Roaring resales

Apr.April 29, 2014 12:21 PM
At $25.5 million, 120 Jungle Road in Palm Beach was the priciest resale in all of South Florida through February

At $25.5 million, 120 Jungle Road in Palm Beach was the priciest resale in all of South Florida through February

As developers again race to erect shimmering luxury condo towers throughout Miami, South Florida’s resale market is also booming, buoyed by full-time residents, instead of cosmopolitan investors. In February, the average sale price of an existing home in South Florida increased 17.5 percent year-over-year to $423,511, from $360,430, according to Condo Vultures.

Palm Beach County, known for its stately homes, saw the largest increase from February 2013. The average price of a resale home in Palm Beach soared 25 percent, to $507,769 from $406,039. Miami-Dade County’s existing home prices jumped 13 percent in the 12-month period, while Broward County homes rose 12.8 percent.

Click to enlarge

Click to enlarge

To be sure, high-end sales tend to skew the average prices, but data show price appreciation across all markets. The median list price for existing homes in February in Miami was $290,000, up 5.5 percent from a year ago, according to the National Association of Realtors. In West Palm Beach-Boca Raton, the median list price leaped 14.2 percent, to $265,000, NAR data show. In Fort Lauderdale, the median listing rose 8.4 percent over the year, to $189,777.

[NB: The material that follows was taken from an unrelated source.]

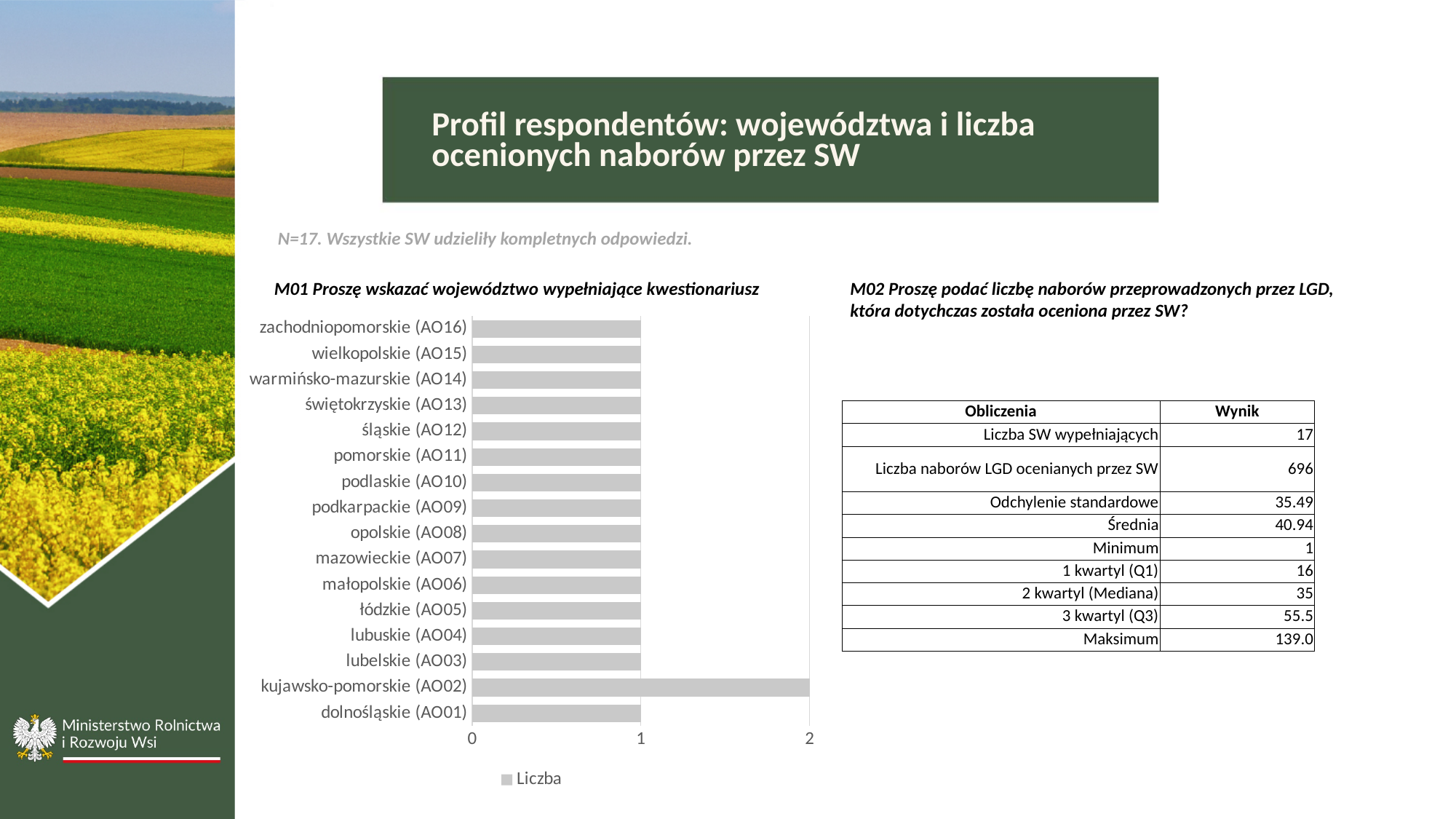
What is the name of the series shown in the chart legend? Liczba What is the difference between the values for kujawsko-pomorskie (AO02) and lubelskie (AO03)? 1 Is the value for kujawsko-pomorskie (AO02) greater or less than 1? greater Which has the larger value, kujawsko-pomorskie (AO02) or mazowieckie (AO07)? kujawsko-pomorskie (AO02) What is the value for kujawsko-pomorskie (AO02) in the bar chart? 2 What is the title of the bar chart? M01 Proszę wskazać województwo wypełniające kwestionariusz What is the value for zachodniopomorskie (AO16) in the bar chart? 1 What kind of chart is shown on the slide? bar chart How many series does the chart legend list? 1 What is the value for dolnośląskie (AO01) in the bar chart? 1 Which voivodeship has the highest value in the bar chart? kujawsko-pomorskie (AO02) How many voivodeship categories are plotted in the bar chart? 16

“The market is being driven by really basic fundamentals of supply and demand,” Douglas Elliman Florida CEO Jay Parker said. “There is simply not a lot of inventory and sellers are being aggressive.”

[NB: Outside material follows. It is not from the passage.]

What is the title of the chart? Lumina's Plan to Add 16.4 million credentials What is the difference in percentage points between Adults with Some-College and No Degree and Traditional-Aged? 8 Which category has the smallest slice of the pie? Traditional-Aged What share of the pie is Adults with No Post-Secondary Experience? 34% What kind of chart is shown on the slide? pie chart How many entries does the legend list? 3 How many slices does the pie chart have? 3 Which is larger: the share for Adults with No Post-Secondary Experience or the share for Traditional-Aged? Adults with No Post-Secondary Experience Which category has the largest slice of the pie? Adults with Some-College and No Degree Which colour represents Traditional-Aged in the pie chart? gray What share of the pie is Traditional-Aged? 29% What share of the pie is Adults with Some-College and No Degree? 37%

While the inventory of existing homes across South Florida did actually increase 17.8 percent year-over-year in the last week of February, according to Condo Vultures, it’s still low historically and brokers report demand outpaces the supply growth.

“I think we are seeing a strong and sustainable market,” Parker said.

Brokers also noted a difference in buyer demographics. New construction buyers tend to be international investors purchasing a vacation property, who are able to wait while the building goes up. Existing homebuyers, especially those purchasing single-family properties, tend to be domestic full-time South Florida residents.

“New construction inventory, generally speaking, requires a 50 percent deposit, and that is a year and a half before you can take occupancy of the property,” said Alicia Cervera Lamadrid, managing partner of Cervera Real Estate. “So for a lot of domestic buyers that is not palatable and many times it is not viable. If they are going to put that much money down, then they need to move into the property.”

Parker said many domestic buyers are moving from high-tax states, like New York.

“With the ability today to work from almost anywhere, we are seeing more and more buyers from New York flock to South Florida,” Parker said.

“New Yorkers are used to paying $3,000-to-$4,000 per square foot, and for them to come here and pick something up for $2,000, or even $3,000 on the luxury end, it’s a bargain,” he maintained.

Top existing home sales

In February, Palm Beach County also dominated South Florida in terms of the priciest existing home sales, with the top five sales totaling about $74.5 million, compared with $60.4 million last year.

The largest resale deal in Palm Beach County, and all of South Florida, through the end of February was the $25.5 million trade of 120 Jungle Road. The 18,000-square foot mansion was sold by Silver Lady Palm Beach of Dublin, Ohio, which had Mark Brentlinger identified as its managing member on the deed. The purchaser, Jungle Road LLC, listed the West Palm Beach office of law firm Gunster as the company’s mailing address. The three-story, six-bedroom home was built in 1926 and saw substantial renovations in the last decade. It was listed by Corcoran brokers Paulette and Dana Koch, with an original asking price of $30 million.

Miami-Dade ranked second in dollar volume, despite a year-over-year decline. The top five deals in the county this February totaled about $33 million, down from $37.5 million in February 2013.

Shelton and Stewart’s Tracey Spiegelman had Miami-Dade’s top resale in February at 720 South Mashta Drive, a 6,328-square-foot single-family home that sold for $9.8 million.

Finally, Broward County saw an increase to $27.9 million in total dollar volume of its priciest five home sales, from $26.4 million in Februay 2013. The largest resale deal of February was for $8.35 million at 2550 Del Lago Drive in Fort Lauderdale. The 12,147-square-foot, seven-bedroom, single-family home sits along the Cordelia River. Joy Triglia of Patton & Co. Realty had the listing.

“I think a lot of people who were sitting on the sidelines and saying, ‘Let’s see where the market goes. I don’t have to buy now,’ are now thinking, ‘If I don’t buy now, I’ll get priced out of the market,’” Parker said.

“I see values continuing to rise,” he added. “There is not a lot of developable land in South Florida, which is making our market robust, opportunistic and more stable than it has ever been.”